Course Schedule: Tuesday 09:40, Thursday 10:40, 11:40 (EB 203)
Course Homepage: http://www.cs.bilkent.edu.tr/~gudukbay/cs465/
Please visit the course homepage frequently to see the
announcements about the course and assignments.
OBJECTIVES
To provide the students with a theoretical and practical knowledge of
computer graphics techniques, including the following:
-
Learn the basic rendering pipeline and rasterization (line drawing, clipping, polygon filling etc.) algorithms.
- Learn the basic two dimensional and three dimensional transformations and apply them as a modeling tool for constructing scenes.
- Learn hierarchical modeling and apply it to model and animate articulated structures, such as humans and robots.
- Learn basic rendering techniques and apply them to generate photorealistic images of three dimensional scenes.
- Learn basic geometric modeling techniques for modeling curves, surfaces, and solids.
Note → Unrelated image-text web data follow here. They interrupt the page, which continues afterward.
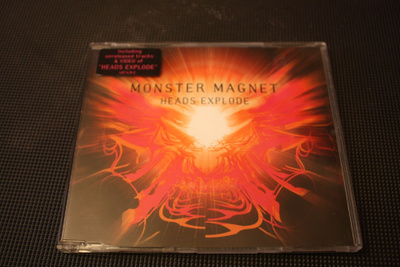 Monster Magnet – Heads Explode CDS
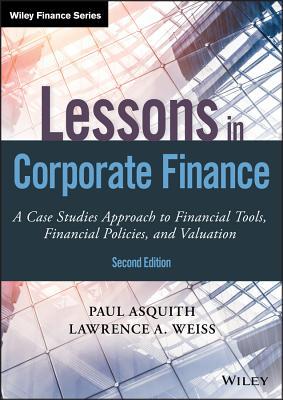 预订 lessons in corporate finance: a case studies ap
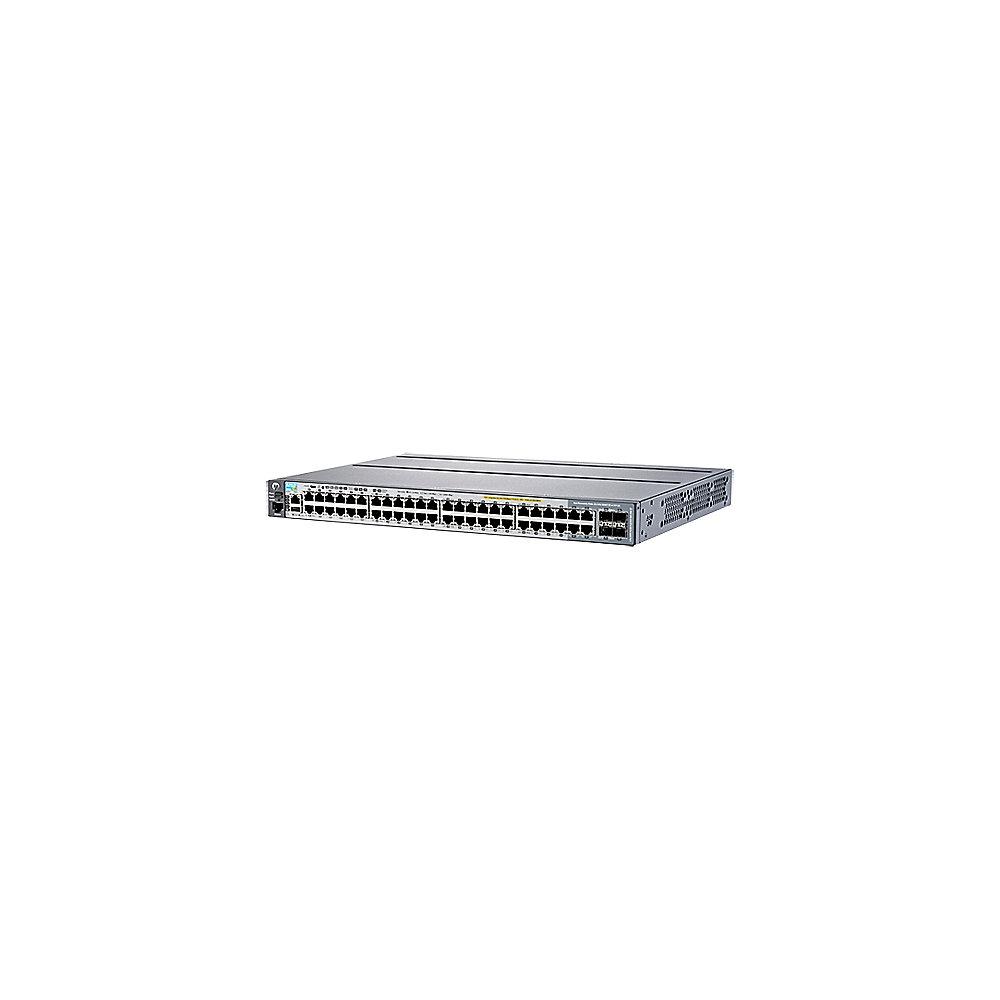 HP Enterprise 2920-48G-PoE  Switch   48x Gigabit Switch 4x Gigabit-SFP J9729A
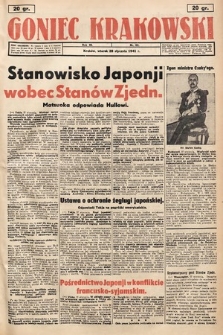 Goniec Krakowski. 1941, nr 22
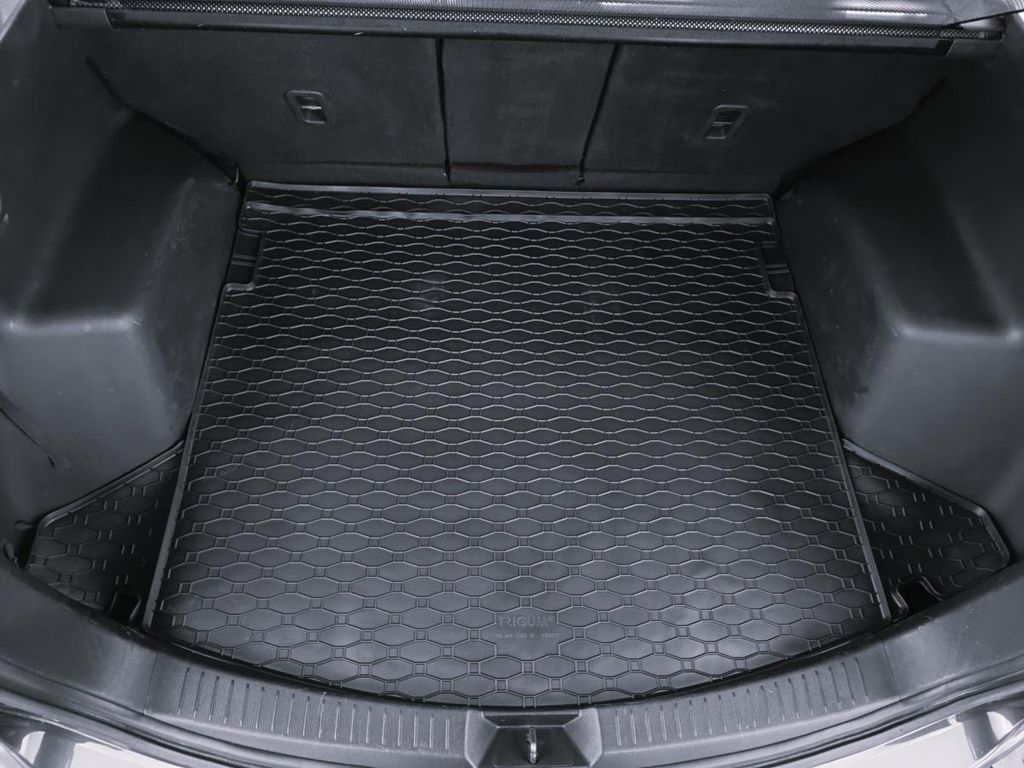 RIGUM 420012 Kofferraum + RIGUM 901597 Fußmatten - Mazda CX-5 I SUV von 02.2012-06.2017, VLV Leichtmetallfelgen, vorne - EINBAU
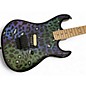 Used Kramer Feral Cat Rainbow Leopard Solid Body Electric Guitar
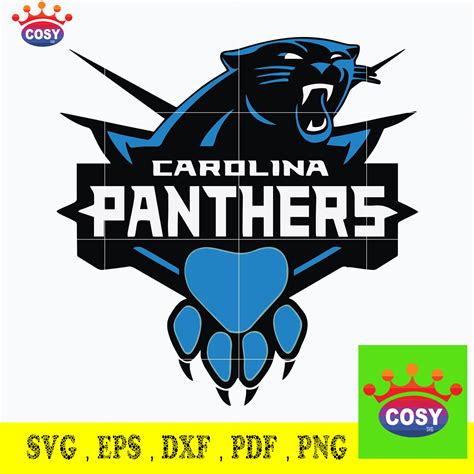 Carolina Panthers Logo Svg Panthers Svg Carolina Panthers Svg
- Learn three dimensional viewing and projection techniques and apply them to generate two dimensional images of three dimensional scenes.
- Design and implement a simple drawing program to apply various concepts learned in the class.
- Design and implement a hierarchical modeling program to model and animate a simple stick person.
- Design and implement a program to implement a simple geometric modeling tool using superquadrics as regular objects and applying regular deformations of bending, twisting and tapering (nonlinear transformations) to model arbitrary geometric objects and display them in wireframe, shaded and textured forms.
- Design and implement a raytracing application to render 3D scenes.
- Develop teamwork and communication skills through these programming projects done in groups.
COURSE OUTLINE
- Graphics Systems and Models
- Graphics Programming
- Geometric Objects and Transformations
- Viewing
- Lighting and Shading
- Rasterization: From Vertices to Fragments
- Discrete Techniques
- Modeling and Hierarchies
- Curves and Surfaces
- Advanced Rendering
TEXTBOOK INFO
Course Lecture Slides. (Only accessible within Bilkent University).
Main Textbook:
Edward Angel and Dave Shreiner, Interactive Computer Graphics: A Top-Down Approach with Shader-Based OpenGL, 6th Edition, Addison-Wesley, 2012.
Other Texts and Sources
- D. Hearn, P. Baker, and W. Carithers, Computer Graphics with OpenGL, 4th Edition, Prentice Hall, 2011.
- Jim Foley, Andries van Dam, Steven Feiner, John F. Hughes, Computer Graphics: Principles and Practice, 2nd edition in C, Addison-Wesley, 1994.
- David F. Rogers, Procedural Elements for Computer Graphics, 2nd edition, McGraw-Hill, 1998.
- David F. Rogers and Alan Adams, Mathematical Elements for Computer Graphics, McGraw-Hill, 1990.
GRADING: (Tentative)
Midterm 20 %, Final 25 % Assignments 50 %, Attendance 5 %
There will be some programming assignments; You can do them in
groups of two.
You must use Shader-based OpenGL on PCs (with Visual C++), or Java. For other languages/
platforms, you have to set up your own
environment and make necessary arrangements for the demonstrations.